Ten Songs at a Time 1.23.2016

On my musical streaming app of choice, I’ve attempted to compile a master playlist of songs that I generally prefer to other songs. In a semi-weekly feature that will, as per usual, be worked on sporadically at best, I’m shuffling that playlist, and writing about ten songs at a time. This list is catch-all, so all genres and artists are in play. Nothing will be skipped over.

“Our Life Is Not A Movie Or Maybe,” Okkervil River
The whole Stage Names record is a masterwork, and other songs might hit a more poignant emotional sweet spot, but “Our Life” is the album’s opener and most exciting song: flurried guitars, big fat “Be My Baby” drums, and Will Sheff yawping the best big-rock melody he’s ever penned.

“It Goes On and On,” The Avett Brothers
Not my favorite Avetts tune, I must admit — it might even fall outside the top twenty if I think about it hard enough — but it’s their only moment of jaunty, Ben Folds-y piano-pop that I can think of, and the full-bore harmonies are way too fun to sing in the car, which is 90% of the reason why this playlist exists in the first place.

“Massive Nights,” The Hold Steady
Ugh, that lithe, skittering guitar line and the moment ’80s keyboard trills dance over it in the first verse… this, this is why people used to call The Hold Steady the best bar band in the world. The song’s hardly heady or high-concept, but that pogoing chorus makes me want to floor it and that’s why I have points on my license. Worth it, Hold Steady, even if only for those background vocals on “there’s usually one or two” or that glorious key change.

“Me and Jesus the Pimp in a ’79 Grenada Last Night,” The Coup
Perhaps Boots Riley’s finest moment as a rapper, “Jesus the Pimp” frames a cautionary tale of prostitution and misogyny around the moment the murderer of our narrator’s mother gets out of prison; it’s smart and sad, yes, but it’s also incredibly groovy and often extremely funny. I guess a seven-minute narrative rap song has the room to accommodate tonal changes.
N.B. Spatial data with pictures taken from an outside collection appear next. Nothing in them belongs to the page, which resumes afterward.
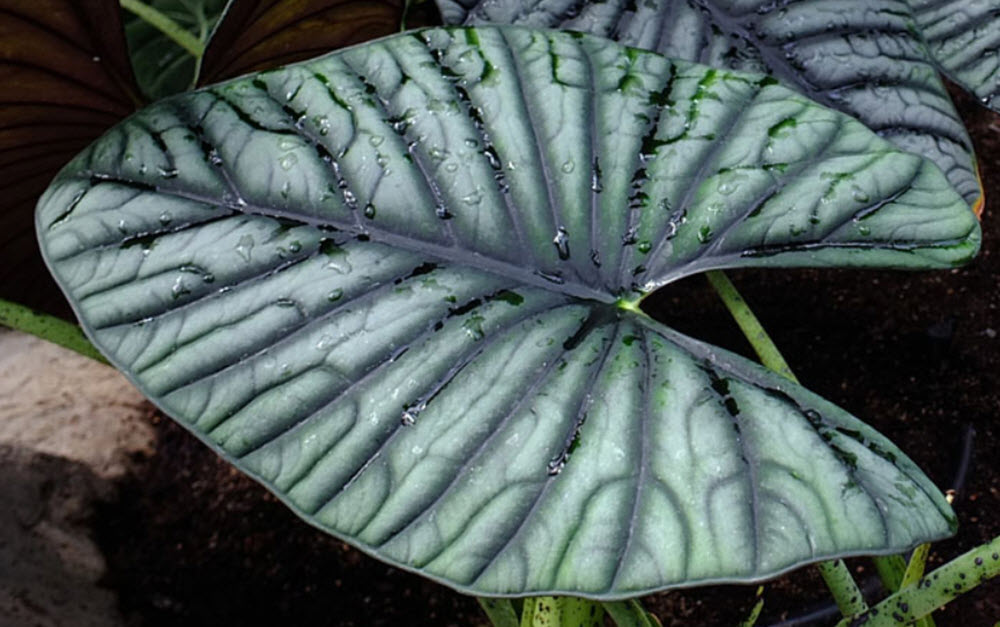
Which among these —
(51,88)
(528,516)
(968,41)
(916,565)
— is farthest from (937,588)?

“Dum Dum Ditty,” The Downbeat 5
Odd subgenre: I like pop songs that try, through onomatopoeia or instrumental, to describe what their heart feels for their significant other. Emiliana Torrini’s “Jungle Drum” proclaims that her “heart is beating like a jungle drum”, and then takes a bar to clumsily beatbox, while in “Kick Drum Heart”, the Avett Brothers claim to have a “heart like a kick drum”, and then pause to demonstrate (“BUM-BUM-BUM-BUM-BUM-BUM”). Point being, I only know “Dum Dum Ditty” from some Little Steven compilation but the chorus is “he makes my heart go dum-dum-ditty, whoa-whoa” and that’s silly enough for me to love it unconditionally.

“You Better You Bet,” The Who
If anything, “You Better You Bet” makes me lament the death of Keith Moon, because I can’t imagine the manic Keith would have stood for the anemic drumming on this track; all is forgiven when Roger Daltrey unleashes one of his best, funniest, wryest vocals upon that behemoth of a silly, background-vox-heavy, keyboard-drenched chorus.
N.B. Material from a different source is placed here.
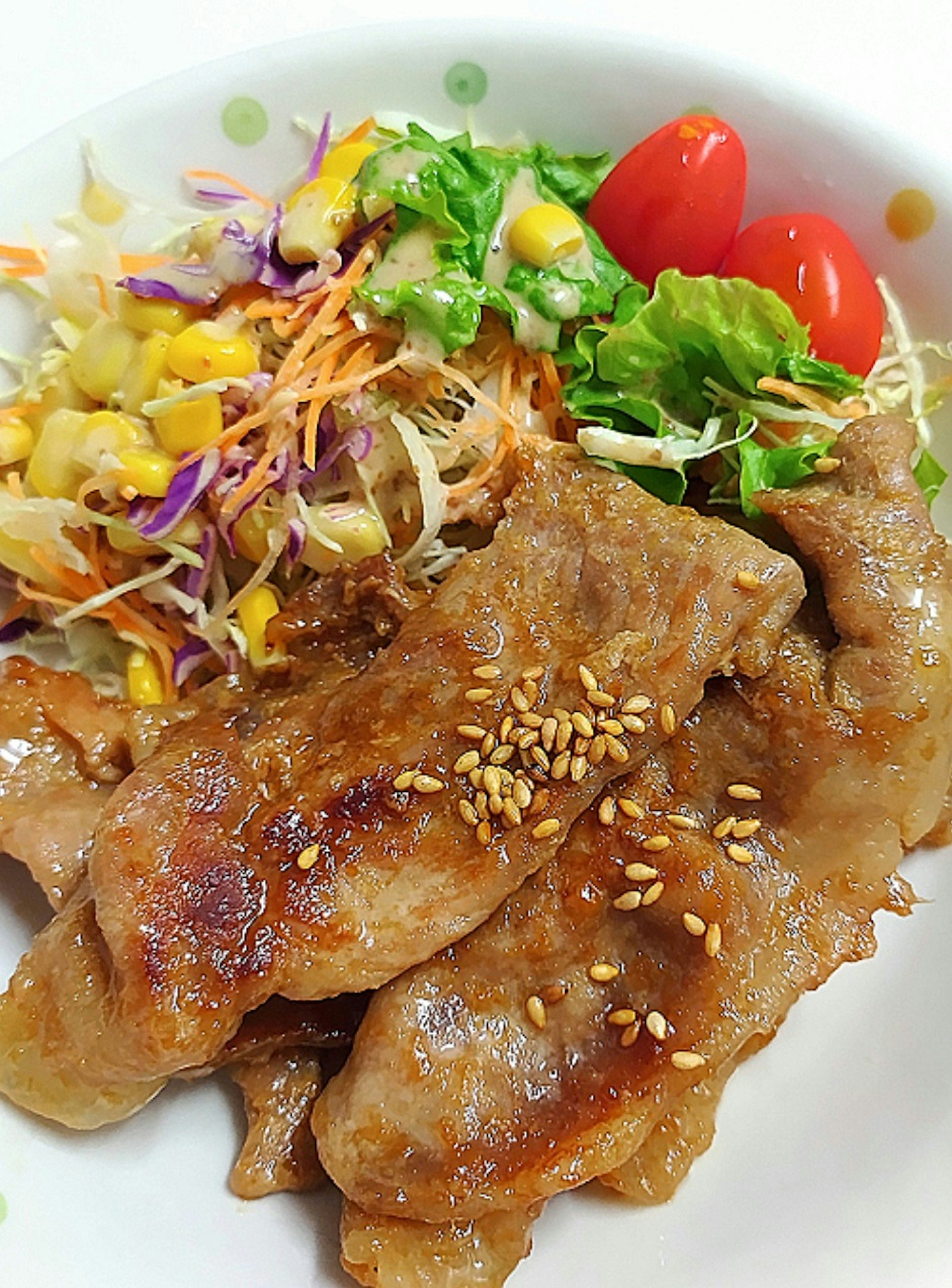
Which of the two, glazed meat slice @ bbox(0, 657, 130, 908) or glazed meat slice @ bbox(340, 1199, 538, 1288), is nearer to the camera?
glazed meat slice @ bbox(340, 1199, 538, 1288)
“Sherry Darling,” Bruce Springsteen
Apparently we’re in the classic rock section. Whatever; I love The River for a lot of reasons, but the most fun track on it is handily the sunny, frivolous “Sherry Darling”, wherein Bruce faces tons of obstacles on the way to his beloved, including an overbearing (apparently unemployed) mother-in-law who can “take a subway back to the ghetto tonight”. I think my favorite part of this track (sax solo aside, of course) is the way it comes out of the instrumental break with a sincerely sung “let there be sunlight, let there be rain/ let the brokenhearted love again”, a moment of weird earnestness in a silly, kind of sarcastic jam. It fits nowhere in the song, but it fits everywhere, because Bruce.
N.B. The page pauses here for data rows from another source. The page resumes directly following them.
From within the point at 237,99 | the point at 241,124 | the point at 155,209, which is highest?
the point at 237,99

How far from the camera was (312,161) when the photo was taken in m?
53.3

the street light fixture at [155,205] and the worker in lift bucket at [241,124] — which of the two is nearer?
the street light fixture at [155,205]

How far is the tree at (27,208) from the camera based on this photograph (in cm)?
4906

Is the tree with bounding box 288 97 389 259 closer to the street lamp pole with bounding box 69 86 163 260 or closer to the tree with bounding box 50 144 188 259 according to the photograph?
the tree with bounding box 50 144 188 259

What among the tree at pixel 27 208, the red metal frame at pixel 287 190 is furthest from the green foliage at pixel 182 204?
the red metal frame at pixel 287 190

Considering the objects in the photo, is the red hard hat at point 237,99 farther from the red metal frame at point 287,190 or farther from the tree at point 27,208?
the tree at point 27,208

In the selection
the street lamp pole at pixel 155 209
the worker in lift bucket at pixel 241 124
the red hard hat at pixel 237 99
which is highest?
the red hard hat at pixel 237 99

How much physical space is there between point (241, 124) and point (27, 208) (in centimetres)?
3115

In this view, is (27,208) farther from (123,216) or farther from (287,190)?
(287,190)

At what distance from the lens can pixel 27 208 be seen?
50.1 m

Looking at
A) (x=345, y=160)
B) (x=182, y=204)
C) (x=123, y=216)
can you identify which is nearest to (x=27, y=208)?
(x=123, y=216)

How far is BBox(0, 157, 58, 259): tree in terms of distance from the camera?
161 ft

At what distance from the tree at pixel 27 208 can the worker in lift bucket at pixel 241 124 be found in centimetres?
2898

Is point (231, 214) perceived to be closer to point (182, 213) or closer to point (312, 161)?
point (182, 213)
“Dreaming Of You,” The Coral
I literally know nothing about The Coral — I don’t even know where I heard this song. I do know that it’s fantastic, a grubby little pop-rock song with a terrifically raw vocal and — and this is key — KILLER background singing. It’s all harmonized oohs and aahs, but take ’em out and the bolts are removed and the song clatters to the ground, defeated.

“Honey Bunny,” Girls
Father, Son, Holy Ghost was the first Girls record I listened to; were it not for a beaut of a track like “Honey Bunny”, I might not have investigated. It’s a perfect pop song and that’s all you need to know.

“Never Forget You,” Noisettes
Remember that one time I gushed at length about The Pipettes’ “Pull Shapes”, and how by “that one time” I mean “all the time because ‘Pull Shapes’ is literally perfect”? When I say that “Never Forget You” is, so far, the best girl-group throwback track of this millennium, please remember that it only falters in comparison to true bliss.